"Que nous écrivions, parlions ou simplement regardions/Nous sommes toujours inapparents/Ce que nous sommes/Ne peut être transféré dans un mot/Dans un libre/[...]Nos cœurs restent incommunicables"
Fernando Pessoa
Cette citation pessimiste ne manque pas de lucidité quant à l'échec du mot, maintes fois évoqué. Quiconque a déjà essayé d'exprimer quoi que ce soit par l'écrit se sera confronté à la difficulté de la justesse de la retranscription, de la transmission...Et si la musique réussissait là où le verbe échoue ? En écoutant sans sécurité, de manière entière comme on se jette d'une falaise, la jusqu'ici très courte (une démo et deux full-length) discographie des Texans de
Baring Teeth, une réponse organique s'impose : la musique a une âme. Du moins la leur.
«
Ghost Chorus Among Old Ruins » n'est pas un album passe-partout : ceux qui ne voient dans le metal qu'une musique simpliste, ou au contraire qu'une musique d’esthète n'y trouveront pas leur compte. « An
Illusion of Multiple
Voices » qui ouvre le disque, prend l'auditeur par le sommet du crâne, et, par ses roulements de batterie à l'énergie tribale déchirant un chorus de guitare aliéné, l'enfonce doucement mais sûrement dans l'univers torturé du groupe. J'ai hésité à employer le terme « torturé », des plus galvaudés, mais à l'écoute c'est bien celui qui saute aux yeux (ou aux oreilles) : par rapport à "
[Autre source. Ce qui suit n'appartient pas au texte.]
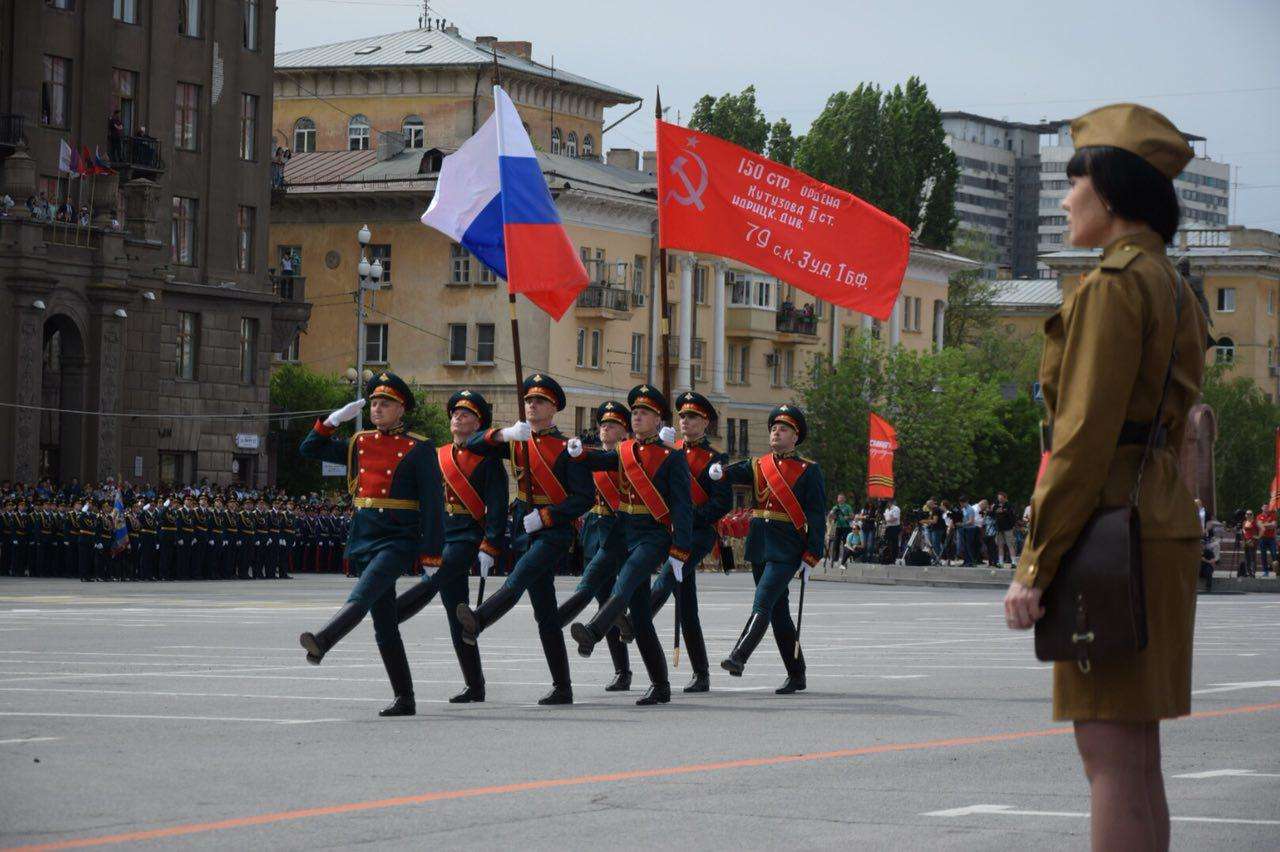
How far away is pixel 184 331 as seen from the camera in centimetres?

Atrophy", première claque du trio (eh ouais les mecs ne sont que trois !), on a baissé le rythme et surtout mis bien plus avant le pied dans une pénombre douloureuse....
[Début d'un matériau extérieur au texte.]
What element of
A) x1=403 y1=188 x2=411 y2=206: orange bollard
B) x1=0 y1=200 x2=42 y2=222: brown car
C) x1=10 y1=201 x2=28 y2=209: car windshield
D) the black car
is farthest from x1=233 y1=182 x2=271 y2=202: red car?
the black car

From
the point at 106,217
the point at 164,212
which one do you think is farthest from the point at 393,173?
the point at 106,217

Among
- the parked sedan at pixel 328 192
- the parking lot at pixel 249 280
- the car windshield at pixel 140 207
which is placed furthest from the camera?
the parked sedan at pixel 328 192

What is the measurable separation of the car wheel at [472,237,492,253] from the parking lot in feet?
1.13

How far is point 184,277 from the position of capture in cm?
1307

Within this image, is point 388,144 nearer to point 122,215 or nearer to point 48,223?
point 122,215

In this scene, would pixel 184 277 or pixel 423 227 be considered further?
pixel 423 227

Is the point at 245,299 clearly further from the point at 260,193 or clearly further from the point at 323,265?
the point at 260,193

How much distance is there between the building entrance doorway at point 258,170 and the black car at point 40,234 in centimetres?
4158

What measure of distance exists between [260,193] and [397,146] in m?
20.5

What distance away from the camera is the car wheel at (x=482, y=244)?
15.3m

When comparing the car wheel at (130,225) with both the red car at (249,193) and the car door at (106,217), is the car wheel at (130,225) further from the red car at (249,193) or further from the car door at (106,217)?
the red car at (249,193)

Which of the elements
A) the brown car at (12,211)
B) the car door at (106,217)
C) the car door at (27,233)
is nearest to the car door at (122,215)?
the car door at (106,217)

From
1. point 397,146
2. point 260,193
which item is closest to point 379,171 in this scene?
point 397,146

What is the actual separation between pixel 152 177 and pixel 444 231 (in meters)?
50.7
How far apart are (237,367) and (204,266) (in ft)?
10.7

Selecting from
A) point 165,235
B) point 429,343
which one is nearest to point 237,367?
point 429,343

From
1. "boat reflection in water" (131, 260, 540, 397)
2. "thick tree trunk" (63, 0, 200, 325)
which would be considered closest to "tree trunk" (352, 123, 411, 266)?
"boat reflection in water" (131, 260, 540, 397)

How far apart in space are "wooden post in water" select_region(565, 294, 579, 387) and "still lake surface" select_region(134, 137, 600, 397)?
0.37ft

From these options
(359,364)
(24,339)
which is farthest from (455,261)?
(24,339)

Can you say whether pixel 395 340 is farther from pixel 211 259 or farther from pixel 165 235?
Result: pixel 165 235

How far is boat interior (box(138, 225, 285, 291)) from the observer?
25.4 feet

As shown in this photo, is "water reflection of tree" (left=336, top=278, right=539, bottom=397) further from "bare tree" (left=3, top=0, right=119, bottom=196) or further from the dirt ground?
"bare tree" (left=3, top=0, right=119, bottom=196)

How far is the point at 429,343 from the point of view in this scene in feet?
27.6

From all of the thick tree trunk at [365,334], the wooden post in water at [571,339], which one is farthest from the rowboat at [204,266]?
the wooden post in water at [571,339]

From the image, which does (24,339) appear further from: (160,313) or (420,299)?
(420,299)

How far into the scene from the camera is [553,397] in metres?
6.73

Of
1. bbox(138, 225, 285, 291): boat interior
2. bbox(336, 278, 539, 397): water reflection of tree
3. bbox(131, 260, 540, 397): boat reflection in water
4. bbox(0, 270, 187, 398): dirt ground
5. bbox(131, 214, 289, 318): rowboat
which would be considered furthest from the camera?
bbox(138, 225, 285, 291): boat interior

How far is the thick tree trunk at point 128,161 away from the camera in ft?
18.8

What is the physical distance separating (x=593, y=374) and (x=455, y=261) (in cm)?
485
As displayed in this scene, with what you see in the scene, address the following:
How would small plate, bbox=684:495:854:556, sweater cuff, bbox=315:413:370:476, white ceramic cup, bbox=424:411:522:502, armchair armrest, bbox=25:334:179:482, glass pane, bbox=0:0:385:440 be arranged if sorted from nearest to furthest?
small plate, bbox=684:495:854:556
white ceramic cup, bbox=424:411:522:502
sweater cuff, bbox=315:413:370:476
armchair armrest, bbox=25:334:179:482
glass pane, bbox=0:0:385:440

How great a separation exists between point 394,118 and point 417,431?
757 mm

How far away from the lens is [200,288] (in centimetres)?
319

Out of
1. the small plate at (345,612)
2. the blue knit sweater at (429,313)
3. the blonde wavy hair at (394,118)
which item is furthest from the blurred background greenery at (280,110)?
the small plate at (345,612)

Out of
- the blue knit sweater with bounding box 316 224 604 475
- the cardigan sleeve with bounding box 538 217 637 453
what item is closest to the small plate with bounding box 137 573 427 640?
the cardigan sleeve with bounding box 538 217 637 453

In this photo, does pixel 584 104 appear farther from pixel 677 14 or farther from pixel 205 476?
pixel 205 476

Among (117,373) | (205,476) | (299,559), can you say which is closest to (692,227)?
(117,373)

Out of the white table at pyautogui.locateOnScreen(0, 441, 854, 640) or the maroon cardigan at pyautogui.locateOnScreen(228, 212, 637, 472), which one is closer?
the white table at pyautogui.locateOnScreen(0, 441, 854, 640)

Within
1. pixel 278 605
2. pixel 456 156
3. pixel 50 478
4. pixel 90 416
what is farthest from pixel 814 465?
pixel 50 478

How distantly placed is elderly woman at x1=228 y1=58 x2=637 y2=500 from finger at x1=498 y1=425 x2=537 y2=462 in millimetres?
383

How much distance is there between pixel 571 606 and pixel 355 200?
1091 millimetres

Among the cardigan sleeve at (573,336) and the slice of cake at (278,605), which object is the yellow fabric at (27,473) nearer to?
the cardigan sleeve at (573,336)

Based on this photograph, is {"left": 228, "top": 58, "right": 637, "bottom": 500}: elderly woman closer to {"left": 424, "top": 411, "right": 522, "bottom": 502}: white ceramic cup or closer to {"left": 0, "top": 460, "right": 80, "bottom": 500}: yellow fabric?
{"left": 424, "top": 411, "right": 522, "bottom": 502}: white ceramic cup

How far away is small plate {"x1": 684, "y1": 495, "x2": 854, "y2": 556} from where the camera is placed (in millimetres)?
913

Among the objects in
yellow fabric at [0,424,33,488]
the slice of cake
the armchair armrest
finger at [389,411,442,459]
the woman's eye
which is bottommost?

Lacéré par des guitares aiguës et malsaines, dissonant, allié à la brutalité des genres extrêmes (surtout les blasts et les vocaux inspirés du black) le metal de
Baring Teeth repose sur une construction versatile basée sur des changements d'allure, des passages à la fois noisy et violemment éthérés, avec un jeu qui donne souvent l'impression d'écouter une séance d'improvisation. Pour mettre une étiquette, l'album se place en droite ligne, selon moi, des galettes les plus frappantes du metal d'avant-garde, dont le morceau « The Great Unwashed » est absolument représentatif.
De-ci de-là, on notera, par delà l'avant-gardisme de leur musique, des touches faisant écho à d'autres genres. Le black metal bien entendu, comme indiqué plus haut, mais aussi le mathcore avec « Moutain » qui pourrait être le point de rencontre entre le mathcore dégéneré de Dillinger
Escape Plan et celui plus faussement aérien de Viddharta, le doom, avec « The Unwilling », une composition aux quatre premières minutes lentes et lourdes jusqu'à un final saisissant où la batterie part en roue libre tandis que les autres musiciens, eux, restent sur leur rythmique doom, ou encore le dark ambient, avec « Terra Naulius » qui marque une planante et sombre pause dans l'album avant de s'énerver dans du mathcore tranchant comme de la glace (la boucle est bouclée).
Le morceau éponyme, qui conclut l'album, est un condensé de tout ce que j'ai tenté de décrire avec des mots forcément moins puissants, une sauvagerie, invoquant la technique, la pénombre, la violence de la spontanéité, et achève de placer l'album «
Ghost Chorus Among
God Ruins » parmi les exemples sonores de poésie abrasive.